There is regrettably little appetite to enter into such discussions. An international group of experts has launched detailed climate obligations of States and enterprises: the Oslo Principles and the Principles on Climate Obligations of Enterprises; an update of the Enterprises Principles is forthcoming; see our group’s website The Principles are supported by many distinguished members of the judiciary and academia. Why are the others absent?

Liability for pure ecological harm covers a wide area, including the adverse consequences on nature of climate change. Because the aggregate of present and future losses will be beyond imagination, generous liability right now means: no money will be left for future victims.

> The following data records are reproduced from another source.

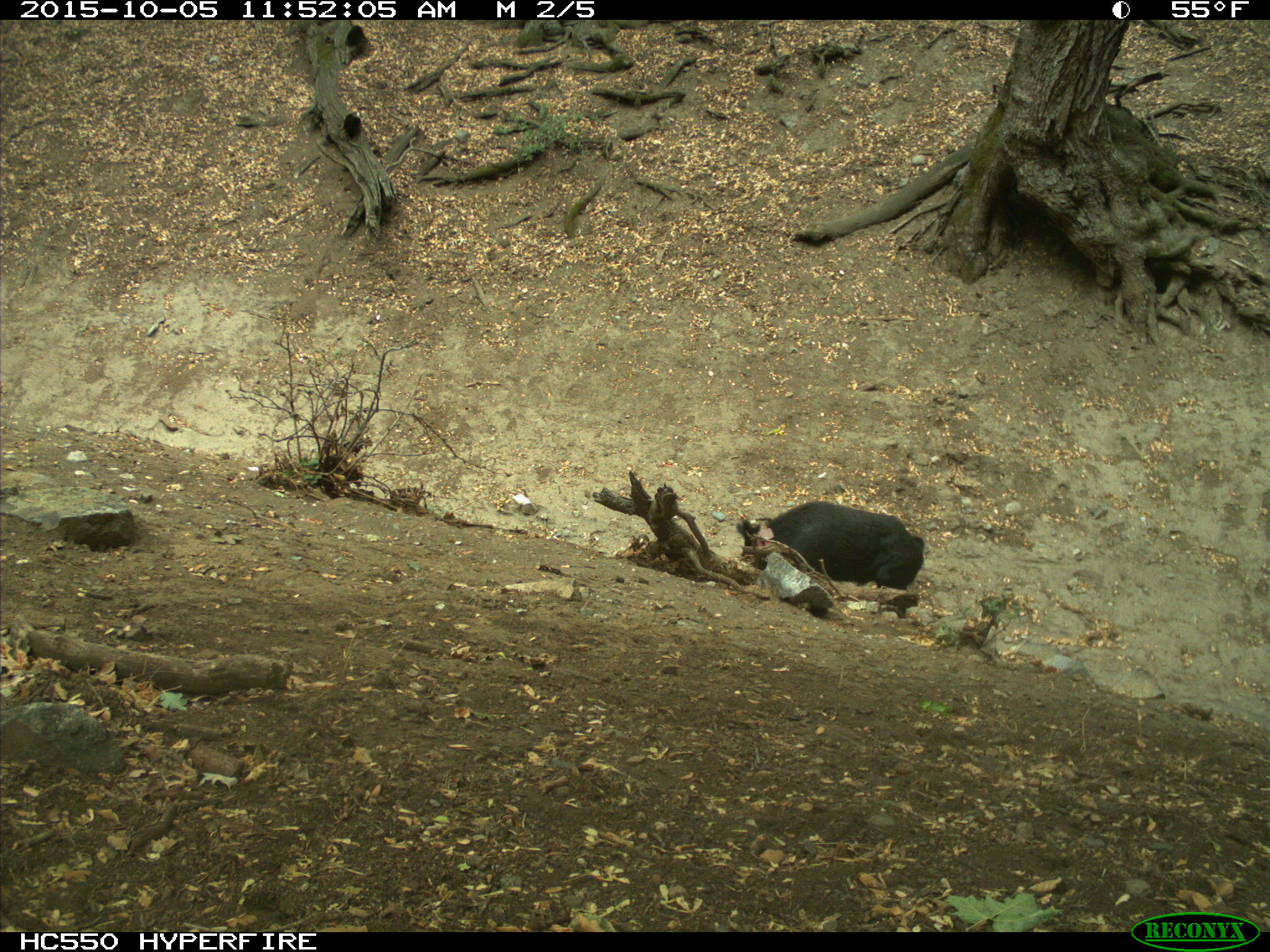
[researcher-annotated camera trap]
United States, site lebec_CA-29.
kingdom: Animalia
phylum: Chordata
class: Mammalia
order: Artiodactyla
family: Suidae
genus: Sus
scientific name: Sus scrofa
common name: wild boar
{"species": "Sus scrofa (wild boar)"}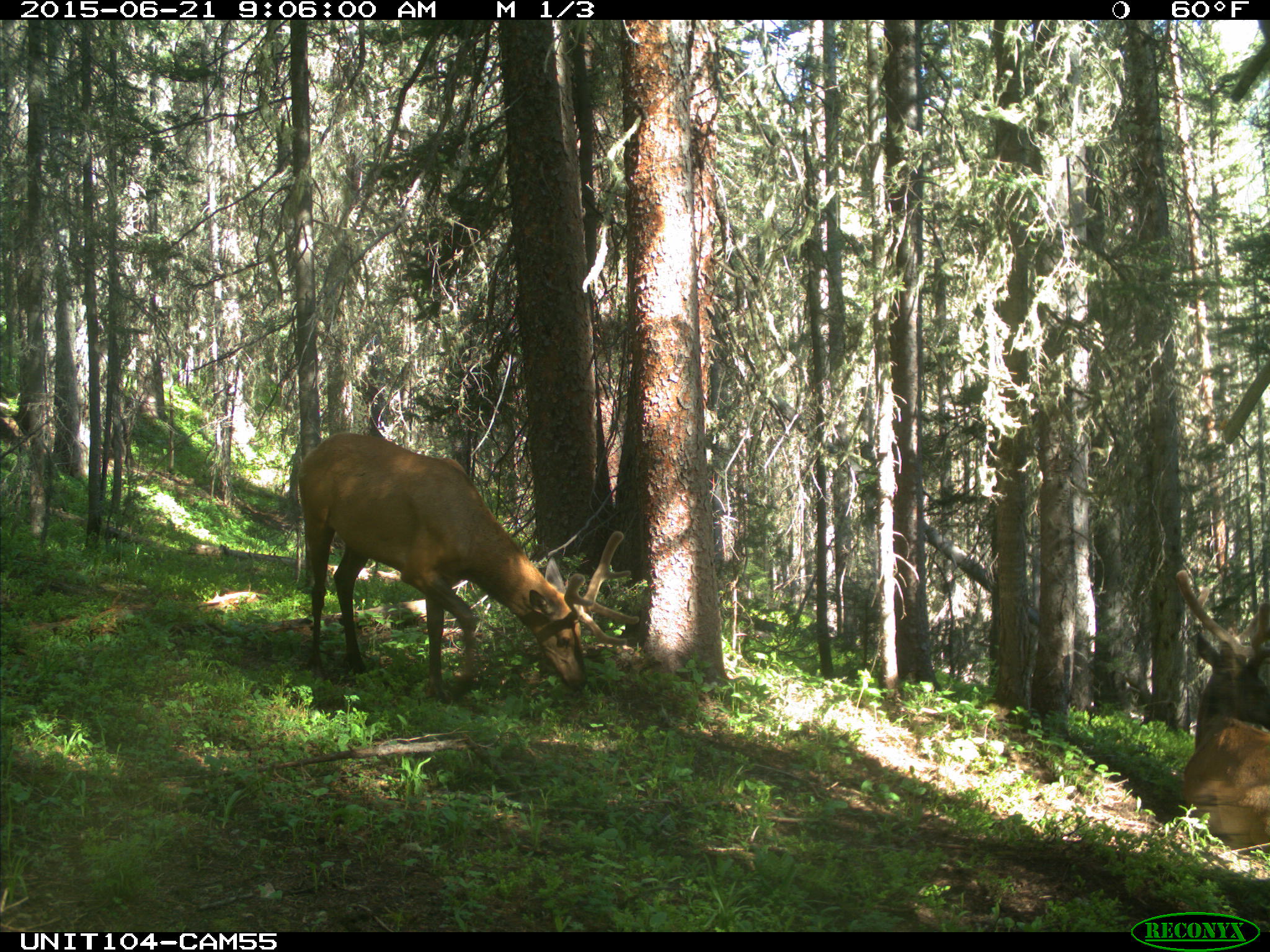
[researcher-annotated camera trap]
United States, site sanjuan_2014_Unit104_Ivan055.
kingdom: Animalia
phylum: Chordata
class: Mammalia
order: Artiodactyla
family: Cervidae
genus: Cervus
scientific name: Cervus elaphus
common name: red deer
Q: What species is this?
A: Cervus elaphus (red deer).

However sympathetic compensation of pure ecological loss is – if spent usefully – victims and courts may feel temped to open the floodgates because deterioration of the environment is often paired with major injustice to people (present and future generations). A focus on liability requires a broader view, encompassing all relevant interests, on how to balance the diverging inter and intra-generational interests, in particular the interests of the most vulnerable people and countries. Nature is of crucial importance, but not all that counts.

Case law from around the globe illustrates that NGOs often are the drivers of change. Empowering NGOs to serve as plaintiffs in case of f.i. impairment of the environment is useful. It removes one hurdle to victory, although courts outright unwilling to come on board will find other reasons for not rendering useful judgments.

“Judges making policy rather than applying the law” is the flipside of abstract talk. If the law only offers very open legal norms (say “intrinsic rights of nature”) courts have to interpret such norms. Most courts try to align with the changing demands of society; the law as a living instrument as the European Court of Human Rights put it. That unavoidably means that such an interpretation is coloured by policy arguments. Don’t make a mistake: conservative judgments also hinge on policy, albeit conservative policy.

The law as it stands offers ample of opportunities to avert further deterioration of nature. Abstract discussions tend to distract from what should be our first and foremost priority: avoiding catastrophe.

It is important to explore strategies to create a better world. We can only be thankful to the EU Commission for its creativity and willingness to take the lead where many others lean backwards.